Crítica | Cinema

Missão de Sobrevivência

Vazio ultrapassado e desnecessário

(Kandahar, EUA, KSA, 2023)
Nota  
  • Gênero: Ação
  • Direção: Ric Roman Waugh
  • Roteiro: Mitchell LaFortune
  • Elenco: Gerard Butler, Navid Negahban, Ali Fazal, Bahador Foladi, Olivia-Mai Barrett
  • Duração: 119 minutos

Os primeiros momentos de Missão de Sobrevivência deixam a impressão de que o longa vai ser mais um thriller de espionagem, com uma premissa regular se esta conseguisse se sustentar. Porém, não demora para que o filme dirigido pelo ex-dublê Ric Roman Waugh (de O Acordo e Destruição Final) se transforme em mais uma produção de ação vazia, daquelas que são produzidas aos montes pelo cinema estadunidense e que não deixam qualquer marca no espectador. Com roteiro de Mitchell LaFortune, o longa vai buscar no Oriente Médio antigos conflitos e velhos vilões; tenta filosofar com obviedades sobre a guerra e aposta na ansiedade da perseguição e do resgate.

A história começa com o agente Tom Harris, emprestado da MI-6, finalizando uma missão como infiltrado no Irã. Disfarçado de técnico de informática, ele precisa invadir o sistema de uma instalação nuclear secreta para que os Estados Unidos a destruam a distância (“só americanos e israelenses conseguem fazer isso”, diz um personagem iraniano sobre o ocorrido). Por outro lado, toda a operação está sendo monitorada por outros espiões interessados em divulgar as táticas do Pentágono a uma jornalista que, capturada pelo serviço secreto do Irã, acaba expondo a primeira operação. A identidade de Tom, que já havia sido convencido a começar um novo trabalho, é descoberta e sua cabeça é posta a prêmio.

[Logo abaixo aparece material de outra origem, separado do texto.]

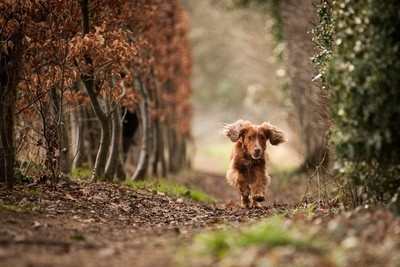 Dog Portrait Shoot Feb 18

Entre escutas telefônicas e capturas de imagens de drones e câmeras de segurança nos lugares por onde passa, além da comunicação por todo tipo de aparelho, a trama intrincada tinha tudo para ser um bom filme de espionagem, mas falta habilidade para lidar com as informações, e nem se considera dar algum tempo a elas. Waugh tem a ansiedade de tratar a maioria das passagens como se fossem cenas de tiroteio e perseguição, o que prejudica qualquer desenvolvimento de um plot mais sério e que vá além do jogo de gato e rato que se estabelece em seguida.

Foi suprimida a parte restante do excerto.